If a stolen agent key could re-target ownership to an attacker-controlled address, the account is permanently compromised. AFAuth prevents this by requiring two distinct authentications: the agent's signature, and the human's authentication at the invited address.

<Note>
  **Ceremony vs. linking vs. sign-in.** AFAuth's agent+human relationships are easy to confuse:

  * **The ceremony** (this page) binds *account ownership* at one service. It's post-hoc, transfers owner-binding authority to the human, and is the security boundary for that account.
  * **[Linking to a human](/concepts/trust-attestor)** binds the agent's DID to a human-controlled identity *at `trust.afauth.org`*, so the agent can mint spam-resistance [attestations](/concepts/attestation). It happens before/at signup, transfers no ownership, creates no service account, and is revocable any time.
  * **[Sign in with AFAuth](/concepts/human-oidc-signin)** is the *human*-initiated path: a person signs in (the attestor doubles as an OpenID Provider) and lands in the `(iss, sub_h)` account their agent created. Authentication, not ownership — it does **not** perform this ceremony.

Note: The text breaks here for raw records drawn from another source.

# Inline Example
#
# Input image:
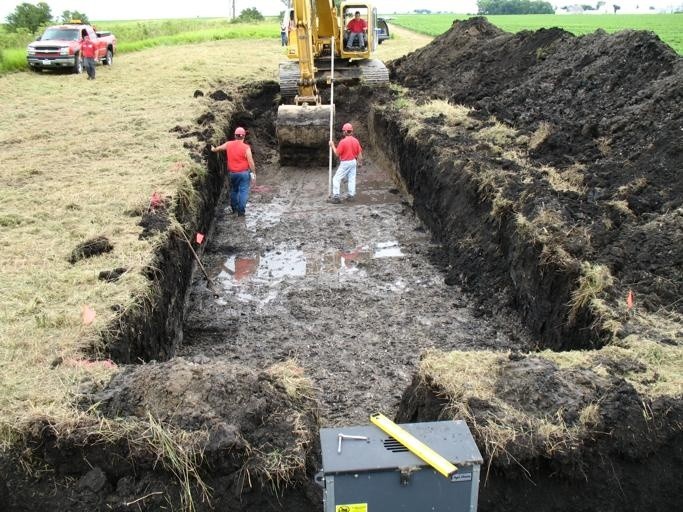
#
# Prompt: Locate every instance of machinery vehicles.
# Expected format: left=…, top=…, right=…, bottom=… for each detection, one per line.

left=276, top=1, right=390, bottom=165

  A default agent links to a human and may invite a human to claim each account; sign-in is how that human later walks back in.
</Note>

## The five states

| State       | Meaning                                                                                                                                                                    |
| ----------- | -------------------------------------------------------------------------------------------------------------------------------------------------------------------------- |
| `UNCLAIMED` | Account exists. No owner is bound. Created by signup.                                                                                                                      |
| `INVITED`   | An owner invitation is pending. Not yet claimed.                                                                                                                           |
| `CLAIMED`   | Account is bound to an owner.                                                                                                                                              |
| `EXPIRED`   | Only when the service opts into an `unclaimed_ttl_seconds` limit and the account exceeds it unclaimed. No longer operable. Absent by default — accounts then never expire. |
| `ARCHIVED`  | Explicitly deleted by the owner. Retained for audit.                                                                                                                       |

Transitions are enumerated in [Appendix A of the spec](https://github.com/AFAuthHQ/spec/blob/main/spec/core.md#appendix-a-state-machine). Conforming services MUST NOT permit any others.

## The two-step verify

```
            ┌──────────────────────────────────┐
            │  1. Agent signs an invitation    │
            │     POST /owner-invitation       │
            │     recipient: alice@example.com │
            └────────────────┬─────────────────┘
                             │
                             ▼
            ┌──────────────────────────────────┐
            │  Service: account → INVITED      │
            │  pending_recipient = alice@...   │
            │  ceremony issued (magic link)    │
            └────────────────┬─────────────────┘
                             │
                             ▼
            ┌──────────────────────────────────┐
            │  2. Alice authenticates as       │
            │     alice@example.com            │
            │     POST /claim/<token>          │
            └────────────────┬─────────────────┘
                             │
                             ▼
            ┌──────────────────────────────────┐
            │  Service: match relation passes  │
            │  account → CLAIMED               │
            │  owner.identity = alice@...      │
            └──────────────────────────────────┘
```

The agent stages the recipient (step 1). The service runs whatever ceremony it chooses for that recipient type — typically a magic-link email for `email`, OIDC for `oidc`, an OTP for `phone`, or a signed challenge for `did`. The human authenticates from that ceremony (step 2). Only then does the binding commit.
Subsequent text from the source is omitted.